O anúncio feito no fim de semana pelo prefeito de Goiânia, Sandro Mabel, gerou polêmica e questionamentos jurídicos. Durante evento público, o gestor afirmou que presos monitorados por tornozeleira eletrônica que não estiverem trabalhando deverão retornar à prisão.
A declaração, de tom firme, levanta dúvidas sobre até que ponto a Prefeitura pode interferir em questões que envolvem a execução penal, tema que, pela Constituição, é de competência do Estado e do Poder Judiciário.
O que diz a lei?
De acordo com a Lei de Execução Penal (Lei nº 7.210/1984), a função do cumprimento de pena é ressocializar o condenado, garantindo meios para que ele retorne à convivência social de forma digna.
O artigo 1º da lei é claro: “A execução penal tem por objetivo efetivar as disposições da sentença ou decisão criminal e, simultaneamente, proporcionar condições para a harmônica integração social do condenado e do internado.”
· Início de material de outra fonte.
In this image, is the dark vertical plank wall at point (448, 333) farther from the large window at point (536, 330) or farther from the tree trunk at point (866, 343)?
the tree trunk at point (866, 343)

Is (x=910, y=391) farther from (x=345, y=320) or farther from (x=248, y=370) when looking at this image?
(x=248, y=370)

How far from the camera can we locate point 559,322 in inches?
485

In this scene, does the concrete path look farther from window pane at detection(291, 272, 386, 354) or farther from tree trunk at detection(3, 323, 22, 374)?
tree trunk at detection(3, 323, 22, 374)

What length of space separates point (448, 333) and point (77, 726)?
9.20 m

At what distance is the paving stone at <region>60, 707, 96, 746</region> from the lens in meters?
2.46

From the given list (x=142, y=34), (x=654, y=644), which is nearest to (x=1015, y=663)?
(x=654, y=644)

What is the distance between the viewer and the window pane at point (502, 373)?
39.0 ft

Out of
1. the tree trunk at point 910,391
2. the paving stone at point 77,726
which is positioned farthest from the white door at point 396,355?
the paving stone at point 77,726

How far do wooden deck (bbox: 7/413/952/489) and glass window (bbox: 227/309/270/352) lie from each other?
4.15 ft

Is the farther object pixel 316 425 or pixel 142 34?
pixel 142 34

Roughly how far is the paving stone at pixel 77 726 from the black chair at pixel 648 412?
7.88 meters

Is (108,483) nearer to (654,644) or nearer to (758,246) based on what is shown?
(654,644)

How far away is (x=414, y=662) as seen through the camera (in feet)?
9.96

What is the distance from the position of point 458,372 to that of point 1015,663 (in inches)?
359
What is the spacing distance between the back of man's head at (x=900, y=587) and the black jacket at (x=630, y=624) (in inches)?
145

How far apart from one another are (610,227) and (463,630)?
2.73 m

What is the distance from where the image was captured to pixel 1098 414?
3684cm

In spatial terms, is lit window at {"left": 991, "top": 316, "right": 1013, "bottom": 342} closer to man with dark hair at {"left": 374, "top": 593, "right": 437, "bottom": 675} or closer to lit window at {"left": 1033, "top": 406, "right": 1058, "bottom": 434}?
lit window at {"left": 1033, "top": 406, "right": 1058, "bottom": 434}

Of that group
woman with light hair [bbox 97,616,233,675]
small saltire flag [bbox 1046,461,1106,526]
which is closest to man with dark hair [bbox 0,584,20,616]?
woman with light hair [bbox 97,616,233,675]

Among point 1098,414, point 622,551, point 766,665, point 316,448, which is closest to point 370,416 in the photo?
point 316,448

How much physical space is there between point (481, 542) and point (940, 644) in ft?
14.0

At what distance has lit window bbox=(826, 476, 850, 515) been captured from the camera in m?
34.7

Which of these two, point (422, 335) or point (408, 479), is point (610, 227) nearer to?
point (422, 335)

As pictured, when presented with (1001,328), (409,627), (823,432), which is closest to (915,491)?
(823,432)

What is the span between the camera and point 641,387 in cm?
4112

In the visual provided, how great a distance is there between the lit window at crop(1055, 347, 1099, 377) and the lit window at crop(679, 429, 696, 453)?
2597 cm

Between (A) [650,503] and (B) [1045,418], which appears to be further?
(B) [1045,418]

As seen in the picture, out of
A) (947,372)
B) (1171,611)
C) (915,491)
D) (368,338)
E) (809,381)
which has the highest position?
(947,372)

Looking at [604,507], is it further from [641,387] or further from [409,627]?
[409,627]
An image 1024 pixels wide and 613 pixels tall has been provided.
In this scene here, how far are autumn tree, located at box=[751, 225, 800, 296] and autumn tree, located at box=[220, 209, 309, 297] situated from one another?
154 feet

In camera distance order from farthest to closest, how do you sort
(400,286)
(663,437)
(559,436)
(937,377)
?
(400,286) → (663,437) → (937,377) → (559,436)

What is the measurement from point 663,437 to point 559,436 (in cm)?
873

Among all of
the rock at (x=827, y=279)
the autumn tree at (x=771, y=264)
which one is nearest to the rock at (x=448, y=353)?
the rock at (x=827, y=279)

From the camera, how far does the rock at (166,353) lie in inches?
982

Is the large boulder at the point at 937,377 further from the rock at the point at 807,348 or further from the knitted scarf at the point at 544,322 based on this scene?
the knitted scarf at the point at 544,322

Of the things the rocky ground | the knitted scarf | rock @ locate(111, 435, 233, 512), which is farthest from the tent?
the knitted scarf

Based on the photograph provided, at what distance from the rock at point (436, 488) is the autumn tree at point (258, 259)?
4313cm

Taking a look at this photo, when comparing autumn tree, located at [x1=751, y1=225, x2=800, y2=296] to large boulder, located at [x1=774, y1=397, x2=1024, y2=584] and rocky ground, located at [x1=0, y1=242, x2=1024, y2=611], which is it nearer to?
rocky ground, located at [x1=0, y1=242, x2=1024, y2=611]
A própria legislação prevê o trabalho do preso como dever social e instrumento de dignidade, mas não como condição para permanecer em liberdade — a menos que haja decisão judicial expressa nesse sentido.
Ou seja, não cabe à Prefeitura decidir quem deve permanecer com tornozeleira ou quem deve voltar ao presídio. Essa atribuição pertence ao Poder Judiciário e à administração penitenciária estadual.
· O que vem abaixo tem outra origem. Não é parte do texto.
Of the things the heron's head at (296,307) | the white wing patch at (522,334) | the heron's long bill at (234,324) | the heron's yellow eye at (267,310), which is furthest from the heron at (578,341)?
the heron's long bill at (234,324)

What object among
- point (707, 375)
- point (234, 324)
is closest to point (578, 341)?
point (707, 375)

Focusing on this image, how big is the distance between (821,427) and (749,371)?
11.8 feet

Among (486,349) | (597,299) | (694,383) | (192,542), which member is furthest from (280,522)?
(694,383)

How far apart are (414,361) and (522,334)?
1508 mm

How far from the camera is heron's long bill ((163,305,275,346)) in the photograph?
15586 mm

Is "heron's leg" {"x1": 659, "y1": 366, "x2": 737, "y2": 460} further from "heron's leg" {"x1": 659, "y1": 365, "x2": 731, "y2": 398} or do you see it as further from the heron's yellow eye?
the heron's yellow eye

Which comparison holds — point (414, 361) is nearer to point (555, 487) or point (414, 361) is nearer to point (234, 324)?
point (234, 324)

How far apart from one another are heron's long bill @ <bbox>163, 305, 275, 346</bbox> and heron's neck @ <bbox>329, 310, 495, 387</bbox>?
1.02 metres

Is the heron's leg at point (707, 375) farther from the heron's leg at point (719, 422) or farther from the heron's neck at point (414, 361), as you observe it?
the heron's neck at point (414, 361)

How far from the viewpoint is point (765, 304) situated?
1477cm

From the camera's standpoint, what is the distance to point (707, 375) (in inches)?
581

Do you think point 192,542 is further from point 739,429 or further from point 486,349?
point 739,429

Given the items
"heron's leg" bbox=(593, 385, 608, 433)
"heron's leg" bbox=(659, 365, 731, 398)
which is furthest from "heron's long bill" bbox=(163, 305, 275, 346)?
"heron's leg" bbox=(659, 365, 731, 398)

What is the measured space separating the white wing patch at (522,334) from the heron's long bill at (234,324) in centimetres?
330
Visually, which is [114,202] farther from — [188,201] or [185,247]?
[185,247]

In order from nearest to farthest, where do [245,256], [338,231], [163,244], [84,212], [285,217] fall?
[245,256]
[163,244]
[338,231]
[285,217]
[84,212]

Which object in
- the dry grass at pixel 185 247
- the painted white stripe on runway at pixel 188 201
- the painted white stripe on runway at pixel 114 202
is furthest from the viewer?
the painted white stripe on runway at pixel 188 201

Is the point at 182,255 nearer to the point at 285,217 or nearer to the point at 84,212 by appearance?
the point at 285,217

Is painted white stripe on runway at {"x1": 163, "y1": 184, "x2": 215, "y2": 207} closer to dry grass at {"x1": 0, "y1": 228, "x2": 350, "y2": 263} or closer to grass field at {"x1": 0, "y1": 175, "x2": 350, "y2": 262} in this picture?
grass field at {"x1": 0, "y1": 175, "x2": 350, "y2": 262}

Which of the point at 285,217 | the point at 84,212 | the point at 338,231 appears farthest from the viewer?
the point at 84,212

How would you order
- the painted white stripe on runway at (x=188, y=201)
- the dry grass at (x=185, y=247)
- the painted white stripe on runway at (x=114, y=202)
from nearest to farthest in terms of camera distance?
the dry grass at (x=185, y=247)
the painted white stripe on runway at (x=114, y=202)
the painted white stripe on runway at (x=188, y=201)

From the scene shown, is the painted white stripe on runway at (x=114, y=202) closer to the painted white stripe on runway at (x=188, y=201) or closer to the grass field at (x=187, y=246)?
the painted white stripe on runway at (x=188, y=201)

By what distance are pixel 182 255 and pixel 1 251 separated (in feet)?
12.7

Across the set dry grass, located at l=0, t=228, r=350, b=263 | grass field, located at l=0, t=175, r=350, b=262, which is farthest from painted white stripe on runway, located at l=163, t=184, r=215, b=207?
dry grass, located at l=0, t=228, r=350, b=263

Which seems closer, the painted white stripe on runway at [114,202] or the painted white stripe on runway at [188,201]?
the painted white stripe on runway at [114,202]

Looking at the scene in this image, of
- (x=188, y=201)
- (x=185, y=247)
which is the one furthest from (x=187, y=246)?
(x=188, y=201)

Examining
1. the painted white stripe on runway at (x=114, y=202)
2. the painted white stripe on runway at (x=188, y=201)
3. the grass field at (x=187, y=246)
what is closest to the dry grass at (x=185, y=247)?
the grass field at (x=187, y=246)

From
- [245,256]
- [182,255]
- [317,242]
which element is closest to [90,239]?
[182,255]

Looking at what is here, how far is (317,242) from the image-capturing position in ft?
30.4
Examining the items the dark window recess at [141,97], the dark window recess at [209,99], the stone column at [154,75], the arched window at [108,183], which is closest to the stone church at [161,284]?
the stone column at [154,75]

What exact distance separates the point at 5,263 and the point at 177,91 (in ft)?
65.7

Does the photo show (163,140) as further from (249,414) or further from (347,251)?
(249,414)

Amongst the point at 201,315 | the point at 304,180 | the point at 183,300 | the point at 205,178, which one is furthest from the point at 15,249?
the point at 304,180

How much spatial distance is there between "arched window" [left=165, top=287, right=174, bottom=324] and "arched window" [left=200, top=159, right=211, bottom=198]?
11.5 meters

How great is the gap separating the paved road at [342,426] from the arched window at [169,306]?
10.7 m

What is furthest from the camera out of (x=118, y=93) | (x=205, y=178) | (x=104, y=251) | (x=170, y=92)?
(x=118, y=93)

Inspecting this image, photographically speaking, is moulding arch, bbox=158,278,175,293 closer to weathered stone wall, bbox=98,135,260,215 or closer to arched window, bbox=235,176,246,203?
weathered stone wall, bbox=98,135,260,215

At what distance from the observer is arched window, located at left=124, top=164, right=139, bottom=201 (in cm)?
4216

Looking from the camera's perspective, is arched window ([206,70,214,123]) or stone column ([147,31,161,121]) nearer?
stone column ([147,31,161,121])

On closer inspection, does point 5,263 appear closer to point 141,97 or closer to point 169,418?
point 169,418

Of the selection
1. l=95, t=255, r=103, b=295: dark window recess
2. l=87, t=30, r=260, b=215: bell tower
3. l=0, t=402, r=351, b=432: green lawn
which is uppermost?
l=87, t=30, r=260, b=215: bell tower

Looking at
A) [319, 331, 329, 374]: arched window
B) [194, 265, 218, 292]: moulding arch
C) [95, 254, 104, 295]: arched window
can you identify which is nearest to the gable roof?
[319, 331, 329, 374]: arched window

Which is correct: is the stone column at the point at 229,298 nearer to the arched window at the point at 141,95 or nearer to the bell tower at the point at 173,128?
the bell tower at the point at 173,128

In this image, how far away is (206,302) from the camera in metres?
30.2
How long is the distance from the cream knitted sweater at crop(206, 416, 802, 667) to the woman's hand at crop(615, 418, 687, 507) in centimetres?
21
Constituição e limites da Prefeitura
A Constituição Federal de 1988 assegura, no artigo 5º, que “ninguém será obrigado a fazer ou deixar de fazer alguma coisa senão em virtude de lei” — princípio da legalidade.
Ela também garante o respeito à integridade física e moral das pessoas privadas de liberdade, e reforça que o papel do Estado é reabilitar, não apenas punir.
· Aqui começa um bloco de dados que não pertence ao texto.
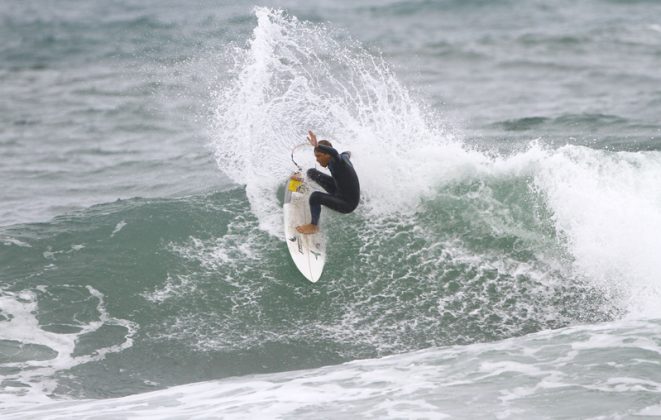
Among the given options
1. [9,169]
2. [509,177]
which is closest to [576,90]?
[509,177]

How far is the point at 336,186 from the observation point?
467 inches

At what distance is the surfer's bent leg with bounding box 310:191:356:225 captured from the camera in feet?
Answer: 38.7

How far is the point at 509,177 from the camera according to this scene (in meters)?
12.8

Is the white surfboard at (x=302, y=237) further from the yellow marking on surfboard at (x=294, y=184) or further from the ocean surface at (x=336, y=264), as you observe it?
the ocean surface at (x=336, y=264)

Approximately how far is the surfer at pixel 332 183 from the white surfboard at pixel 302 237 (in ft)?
0.47

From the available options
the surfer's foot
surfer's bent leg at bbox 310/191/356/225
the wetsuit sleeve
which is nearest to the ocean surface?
the surfer's foot

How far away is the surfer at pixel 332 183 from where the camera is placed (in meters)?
11.4

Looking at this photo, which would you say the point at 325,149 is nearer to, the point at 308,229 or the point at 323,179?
the point at 323,179

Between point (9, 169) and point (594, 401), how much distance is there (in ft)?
42.6

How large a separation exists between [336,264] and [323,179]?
3.87ft

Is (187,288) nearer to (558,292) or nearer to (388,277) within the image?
(388,277)

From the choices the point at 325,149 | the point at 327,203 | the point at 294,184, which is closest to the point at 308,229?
the point at 327,203

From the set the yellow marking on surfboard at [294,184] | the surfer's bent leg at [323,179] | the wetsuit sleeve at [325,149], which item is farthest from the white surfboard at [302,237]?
the wetsuit sleeve at [325,149]

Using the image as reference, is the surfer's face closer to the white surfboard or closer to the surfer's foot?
the surfer's foot
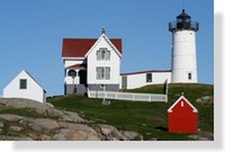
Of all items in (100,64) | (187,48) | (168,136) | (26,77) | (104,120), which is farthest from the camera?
(187,48)

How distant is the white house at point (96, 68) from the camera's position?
4356 cm

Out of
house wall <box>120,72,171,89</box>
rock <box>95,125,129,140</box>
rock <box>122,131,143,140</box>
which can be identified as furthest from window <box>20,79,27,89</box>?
house wall <box>120,72,171,89</box>

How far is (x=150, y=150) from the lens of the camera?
435 inches

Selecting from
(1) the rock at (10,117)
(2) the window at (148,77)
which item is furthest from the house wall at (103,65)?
(1) the rock at (10,117)

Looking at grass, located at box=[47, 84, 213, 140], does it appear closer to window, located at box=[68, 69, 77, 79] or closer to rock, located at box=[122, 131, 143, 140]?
rock, located at box=[122, 131, 143, 140]

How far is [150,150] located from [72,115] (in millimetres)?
16332

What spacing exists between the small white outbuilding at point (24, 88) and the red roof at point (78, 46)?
451 inches

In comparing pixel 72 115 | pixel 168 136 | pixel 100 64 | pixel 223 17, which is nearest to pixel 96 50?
pixel 100 64

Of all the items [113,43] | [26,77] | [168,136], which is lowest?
[168,136]

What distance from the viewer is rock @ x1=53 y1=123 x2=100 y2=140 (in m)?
20.2

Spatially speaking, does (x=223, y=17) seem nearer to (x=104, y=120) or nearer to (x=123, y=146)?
(x=123, y=146)

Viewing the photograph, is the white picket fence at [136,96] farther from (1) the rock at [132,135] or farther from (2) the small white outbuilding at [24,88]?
(1) the rock at [132,135]

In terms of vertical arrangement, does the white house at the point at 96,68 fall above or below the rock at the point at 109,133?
above

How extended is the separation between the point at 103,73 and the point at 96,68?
0.68 m
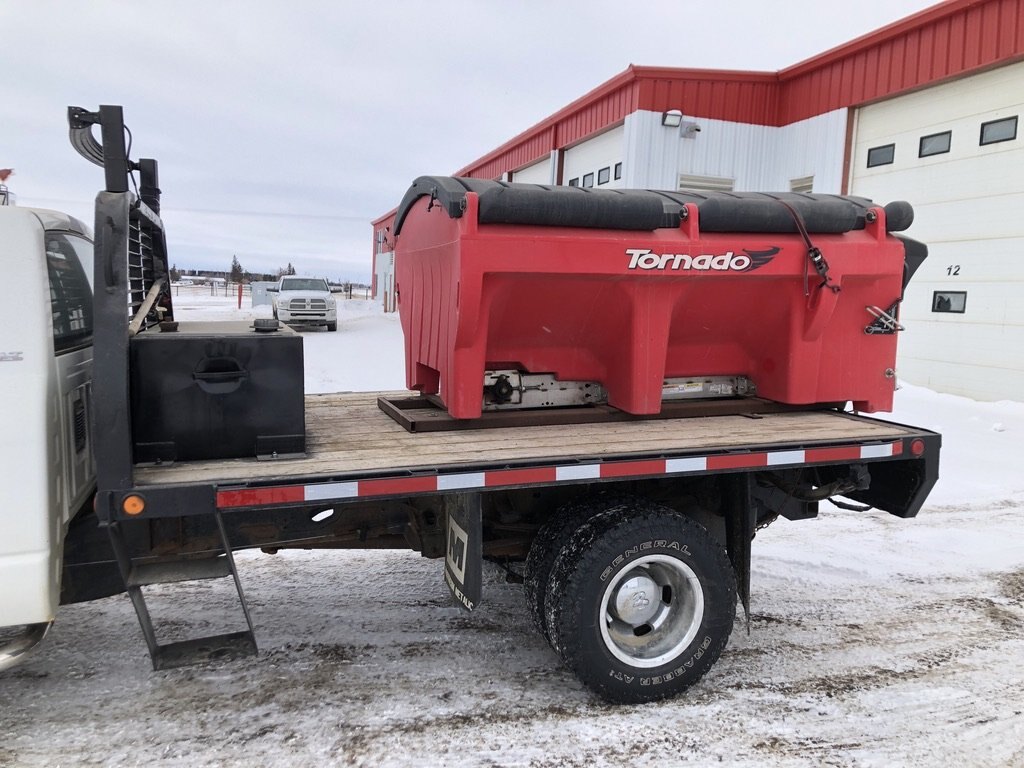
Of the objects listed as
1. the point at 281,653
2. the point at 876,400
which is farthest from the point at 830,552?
the point at 281,653

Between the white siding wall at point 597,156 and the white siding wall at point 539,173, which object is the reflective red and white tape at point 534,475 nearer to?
the white siding wall at point 597,156

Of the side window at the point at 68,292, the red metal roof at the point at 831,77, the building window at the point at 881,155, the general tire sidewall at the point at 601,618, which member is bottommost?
the general tire sidewall at the point at 601,618

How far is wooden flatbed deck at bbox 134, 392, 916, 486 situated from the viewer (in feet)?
10.3

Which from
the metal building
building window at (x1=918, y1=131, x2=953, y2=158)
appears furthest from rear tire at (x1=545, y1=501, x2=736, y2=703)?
building window at (x1=918, y1=131, x2=953, y2=158)

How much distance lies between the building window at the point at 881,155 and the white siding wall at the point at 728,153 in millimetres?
870

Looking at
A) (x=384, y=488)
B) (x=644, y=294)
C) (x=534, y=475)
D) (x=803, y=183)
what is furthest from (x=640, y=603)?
(x=803, y=183)

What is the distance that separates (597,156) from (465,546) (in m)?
14.8

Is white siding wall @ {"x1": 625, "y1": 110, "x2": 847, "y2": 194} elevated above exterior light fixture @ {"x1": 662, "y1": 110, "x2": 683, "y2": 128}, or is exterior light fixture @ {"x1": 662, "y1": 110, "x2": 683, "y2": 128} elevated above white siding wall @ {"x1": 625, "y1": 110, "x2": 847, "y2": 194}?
exterior light fixture @ {"x1": 662, "y1": 110, "x2": 683, "y2": 128}

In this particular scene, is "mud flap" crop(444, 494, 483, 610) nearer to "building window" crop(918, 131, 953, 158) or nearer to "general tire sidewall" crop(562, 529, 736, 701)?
"general tire sidewall" crop(562, 529, 736, 701)

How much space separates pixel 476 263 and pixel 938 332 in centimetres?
1094

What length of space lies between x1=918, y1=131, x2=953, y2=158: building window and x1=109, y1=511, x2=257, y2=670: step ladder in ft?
41.3

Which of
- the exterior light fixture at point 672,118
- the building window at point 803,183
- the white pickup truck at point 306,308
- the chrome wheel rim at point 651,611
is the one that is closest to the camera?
the chrome wheel rim at point 651,611

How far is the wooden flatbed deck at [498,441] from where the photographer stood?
124 inches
Na prática, o município pode colaborar com programas de reinserção, oferecer vagas de trabalho e cursos de capacitação para egressos, mas não pode determinar o retorno ao cárcere de quem está sob monitoramento judicial.
Assim, o anúncio de Sandro Mabel toca em uma área delicada: o limite entre o poder administrativo e a competência judicial.
Especialistas ouvidos por juristas e órgãos de execução penal costumam alertar que medidas punitivas fora do âmbito legal podem ferir garantias constitucionais e acabar sendo contestadas na Justiça.
Famílias e reintegração social
Outro ponto que a medida levanta é o impacto sobre as famílias dos monitorados.
Muitos egressos do sistema prisional enfrentam dificuldades para conseguir emprego justamente por causa do estigma da tornozeleira. Condicionar a liberdade ao trabalho sem oferecer oportunidades concretas pode acabar reforçando o ciclo da exclusão, em vez de quebrá-lo.
A Lei de Execução Penal, em seu artigo 10, determina que o Estado deve oferecer assistência social, educacional e material ao preso e ao egresso, garantindo que ele tenha condições reais de reconstruir a vida e sustentar sua família.
Nesse sentido, a Prefeitura pode — e deve — atuar como parceira em políticas de reinserção e apoio às famílias, mas sem ultrapassar os limites de competência.
Debate aberto
O posicionamento do prefeito Sandro Mabel traz à tona uma discussão importante:
É possível falar em ressocialização quando a única alternativa oferecida é o retorno à prisão?
Mais do que anunciar medidas de impacto, o momento pede debate técnico e humano sobre como garantir segurança pública e, ao mesmo tempo, respeito aos direitos fundamentais de quem busca uma segunda chance.